**PROBLEM STATEMENT**. Go through the entries below and copy each line containing the word "site".

Segment Start: EXERCISE INPUTS

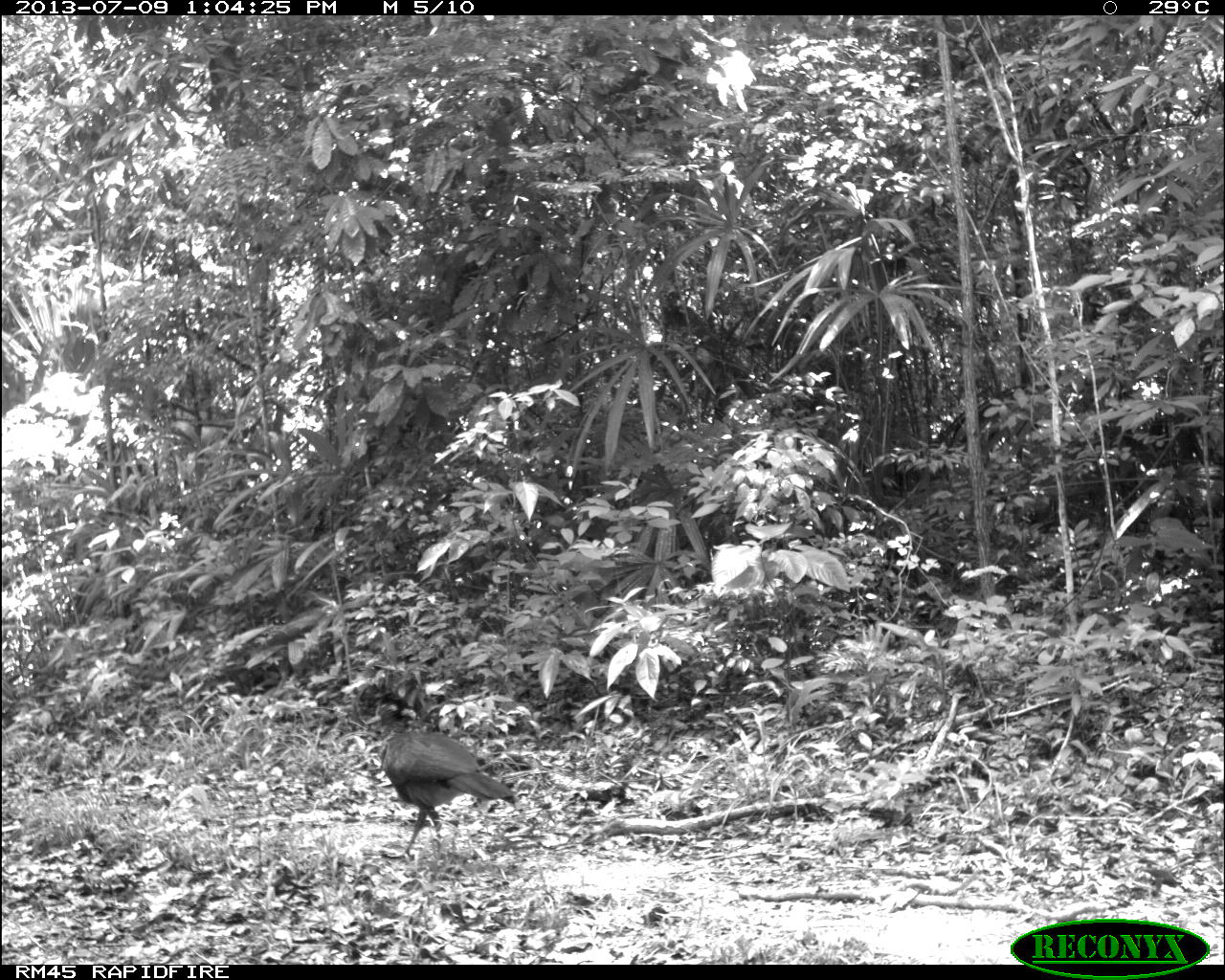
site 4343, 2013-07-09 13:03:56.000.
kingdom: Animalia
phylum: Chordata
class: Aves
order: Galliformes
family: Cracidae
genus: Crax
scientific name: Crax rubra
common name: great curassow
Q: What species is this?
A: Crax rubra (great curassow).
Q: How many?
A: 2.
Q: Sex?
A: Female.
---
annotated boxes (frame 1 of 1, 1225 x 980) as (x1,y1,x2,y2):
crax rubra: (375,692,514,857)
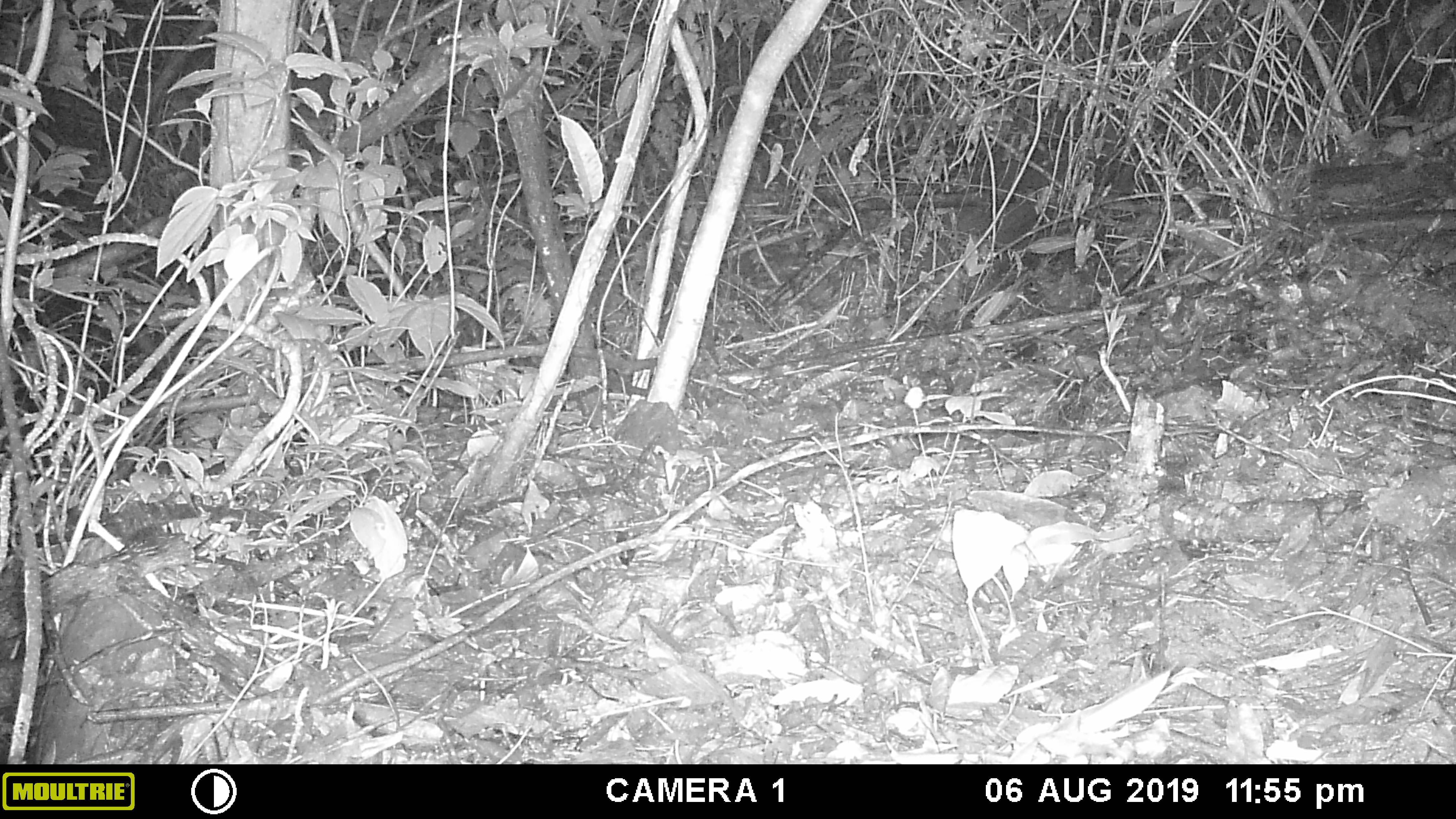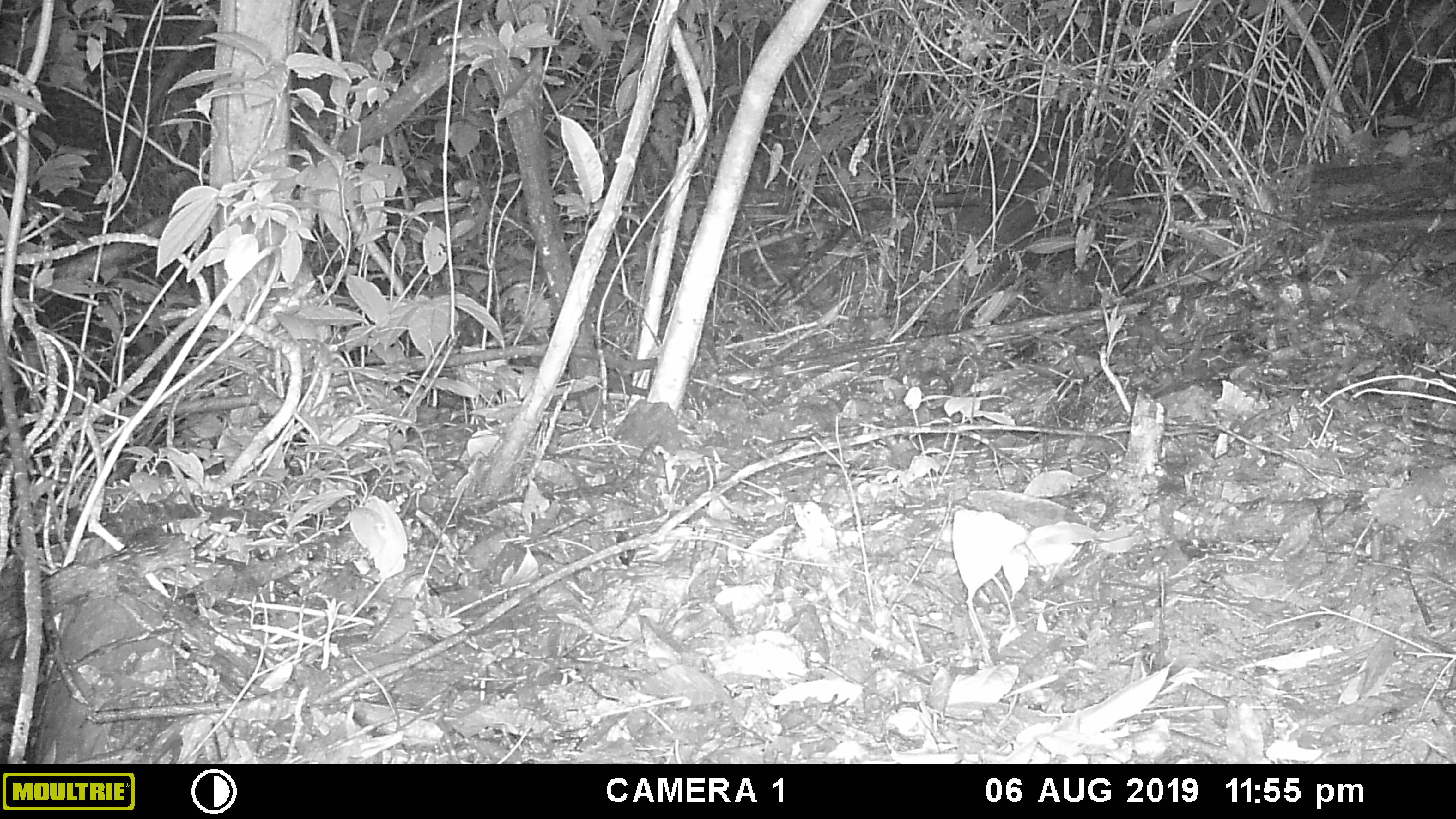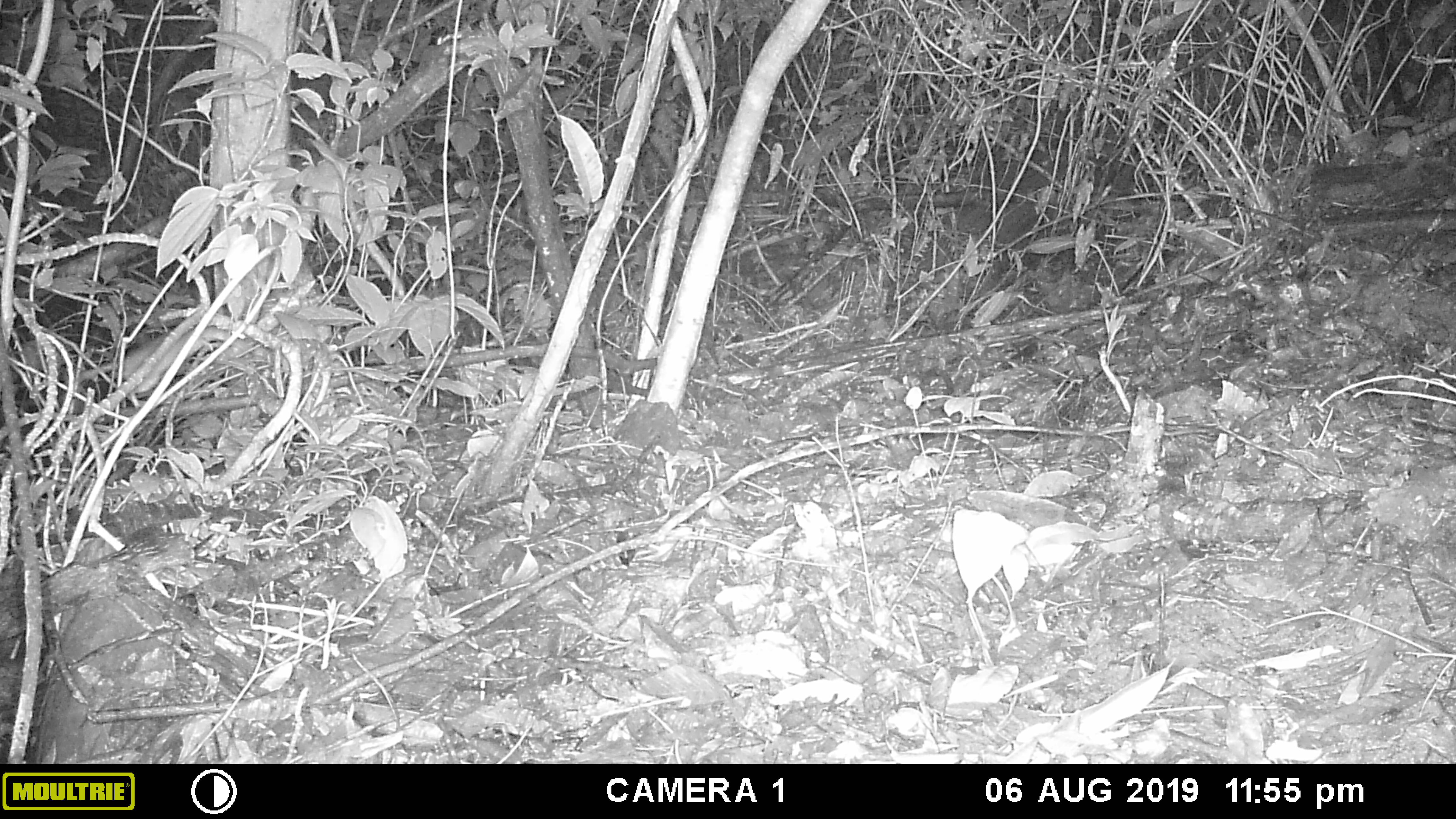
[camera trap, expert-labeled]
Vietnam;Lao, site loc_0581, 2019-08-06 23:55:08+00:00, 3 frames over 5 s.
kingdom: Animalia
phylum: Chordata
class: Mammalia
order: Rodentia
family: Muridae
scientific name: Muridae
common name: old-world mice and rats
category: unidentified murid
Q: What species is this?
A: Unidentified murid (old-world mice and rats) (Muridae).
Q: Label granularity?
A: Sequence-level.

Segment End: EXERCISE INPUTS

**ANSWER SPACE**.
site 4343, 2013-07-09 13:03:56.000.
Vietnam;Lao, site loc_0581, 2019-08-06 23:55:08+00:00, 3 frames over 5 s.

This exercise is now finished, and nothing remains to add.